Phillies 6, Braves 1: Rhys Hoskins didn’t homer — is he OK? Can someone check on him? — but he did go 2-for-4 with a double and an RBI. Cameron Rupp hit a solo homer and drew a bases-loaded walk. The Phillies beat the Braves again. They have beaten the Braves in 12 of 14 games this year including all eight played in Philly.

Red Sox 6, Blue Jays 5: Christian Vazquez had four hits, including a two-run home run, Eduardo Nunez added a solo shot and the Red Sox broke their four-game losing streak. But I don’t wanna talk about that. I wanna talk about how Kevin Pillar is just a stupidly, ridiculously good center fielder:

Straight line path to that ball, full spring plus the extension. Just preposterous.

Cubs 6, Pirates 1: Mike Montgomery shut the Pirates out through seven innings, allowing his only run of the game via a solo homer to the first man he faced in the eighth. The Cubs were already up 5-0 by the time that happened, however, thanks in part to Montgomery, who reached on an infield single and later scored. Montgomery has allowed one run over 13 innings in his last two starts. He’ll probably be sent back to the pen when Jon Lester gets healthy, but the Cubs do have an option if they don’t like the look of their rotation heading down the stretch and into the playoffs.

Rays 12, Royals 0: The Royals have now been shut out for four straight games and for 43 straight innings, stretching back to the second inning of their game against the Rockies last Thursday. If Alex Cobb can shut them out for the first five innings tonight Kansas City will break a record currently held by the 1968 Chicago Cubs and the 1906 Philadelphia Athletics. As for this one, it was Austin Pruitt, who shut them out one one hit for six innings, and Matt Andriese who shut them out for three innings on a single hit as well. Offensively, the Rays were led by Logan Morrison who hit a three-run homer and doubled in a fourth. Lucas Duda hit a three-run shot. The Greater Kansas City Area hasn’t seen an annihilation like this since November 20, 1983.

Tigers 4, Rockies 3Nicholas Castellanos hit a two-run triple and an RBI single on his 3-for-4 night and Brad Ausmus deployed six pitchers to win a close game. Miguel Cabrera left the game in the fifth with a bad back. He’s had a bad back all year, really, and I suspect it’s that, as opposed to natural decline, that has led to his disappointing season. Of course bad backs are probably a pretty big part of a lot of players’ natural decline, so perhaps the distinction is without difference.

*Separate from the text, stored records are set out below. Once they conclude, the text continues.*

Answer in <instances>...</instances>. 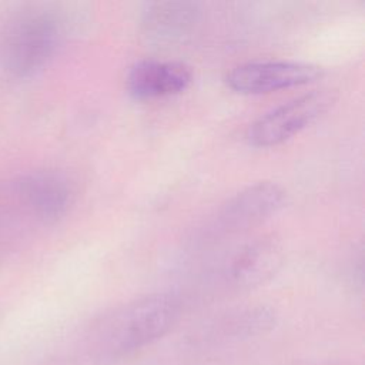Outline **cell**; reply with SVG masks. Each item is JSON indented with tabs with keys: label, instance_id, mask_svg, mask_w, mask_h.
Here are the masks:
<instances>
[{
	"label": "cell",
	"instance_id": "obj_2",
	"mask_svg": "<svg viewBox=\"0 0 365 365\" xmlns=\"http://www.w3.org/2000/svg\"><path fill=\"white\" fill-rule=\"evenodd\" d=\"M63 37L60 19L50 10L31 9L17 14L4 29L0 60L13 77L26 78L44 68Z\"/></svg>",
	"mask_w": 365,
	"mask_h": 365
},
{
	"label": "cell",
	"instance_id": "obj_8",
	"mask_svg": "<svg viewBox=\"0 0 365 365\" xmlns=\"http://www.w3.org/2000/svg\"><path fill=\"white\" fill-rule=\"evenodd\" d=\"M200 16V6L192 1H153L143 10L141 30L148 41L170 46L187 38Z\"/></svg>",
	"mask_w": 365,
	"mask_h": 365
},
{
	"label": "cell",
	"instance_id": "obj_9",
	"mask_svg": "<svg viewBox=\"0 0 365 365\" xmlns=\"http://www.w3.org/2000/svg\"><path fill=\"white\" fill-rule=\"evenodd\" d=\"M282 251L269 238L257 240L241 248L231 261L228 274L232 284L241 288H251L264 284L279 269Z\"/></svg>",
	"mask_w": 365,
	"mask_h": 365
},
{
	"label": "cell",
	"instance_id": "obj_1",
	"mask_svg": "<svg viewBox=\"0 0 365 365\" xmlns=\"http://www.w3.org/2000/svg\"><path fill=\"white\" fill-rule=\"evenodd\" d=\"M180 302L170 294H150L106 315L96 329L98 355L117 358L161 338L175 324Z\"/></svg>",
	"mask_w": 365,
	"mask_h": 365
},
{
	"label": "cell",
	"instance_id": "obj_4",
	"mask_svg": "<svg viewBox=\"0 0 365 365\" xmlns=\"http://www.w3.org/2000/svg\"><path fill=\"white\" fill-rule=\"evenodd\" d=\"M321 76L322 70L309 63L255 60L232 67L225 76V83L240 94H267L312 83Z\"/></svg>",
	"mask_w": 365,
	"mask_h": 365
},
{
	"label": "cell",
	"instance_id": "obj_6",
	"mask_svg": "<svg viewBox=\"0 0 365 365\" xmlns=\"http://www.w3.org/2000/svg\"><path fill=\"white\" fill-rule=\"evenodd\" d=\"M285 190L272 181H259L231 197L220 211L218 222L225 230H241L258 224L284 208Z\"/></svg>",
	"mask_w": 365,
	"mask_h": 365
},
{
	"label": "cell",
	"instance_id": "obj_7",
	"mask_svg": "<svg viewBox=\"0 0 365 365\" xmlns=\"http://www.w3.org/2000/svg\"><path fill=\"white\" fill-rule=\"evenodd\" d=\"M192 81V70L185 63L145 58L134 63L125 78L130 96L154 100L180 94Z\"/></svg>",
	"mask_w": 365,
	"mask_h": 365
},
{
	"label": "cell",
	"instance_id": "obj_3",
	"mask_svg": "<svg viewBox=\"0 0 365 365\" xmlns=\"http://www.w3.org/2000/svg\"><path fill=\"white\" fill-rule=\"evenodd\" d=\"M335 103L331 90H314L282 103L259 115L247 130V141L252 147L268 148L282 144L301 133Z\"/></svg>",
	"mask_w": 365,
	"mask_h": 365
},
{
	"label": "cell",
	"instance_id": "obj_5",
	"mask_svg": "<svg viewBox=\"0 0 365 365\" xmlns=\"http://www.w3.org/2000/svg\"><path fill=\"white\" fill-rule=\"evenodd\" d=\"M16 192L26 211L44 224L63 218L74 197L70 178L57 170H40L23 175L16 184Z\"/></svg>",
	"mask_w": 365,
	"mask_h": 365
}]
</instances>
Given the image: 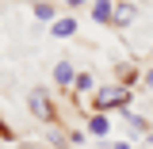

Angels 3, Athletics 1Andrew Heaney allowed one run on only two hits while striking out ten over six and the Angels mustered just enough offense on a night where the slumping Mike Trout — who is 0-for-his-last-17 — was scratched with a stiff neck.

Giants 3, Padres 0Jeff Samardzija tossed a three-hit shutout, striking out five. All three hits were infield singles. Brandon Crawford hit a solo homer. Joe Panik hit a two-run homer, scoring Crawford. So, like, three dudes beat the Padres.

By the way, the Associated Press game story refers to Samardzija as “the former Notre Dame wide receiver.” Which, yes, is true, but I question whether now, as he is close to completing his tenth big league season, is really necessary anymore. Unless, of course, “odd thing a person did in college” is now a necessary identifier. It’d be kind of cool if it was. That way people could refer to me as “Craig Calcaterra, the former Ohio State University Bookstore employee, who sold Apple Newtons to people at the electronics counter, claiming that they were AMAZING, when they were really overpriced trash . . . ”

Actually, yes, please refer to me that way going forward. It’s probably my greatest professional accomplishment. Imagine: convincing someone to buy an Apple Newton!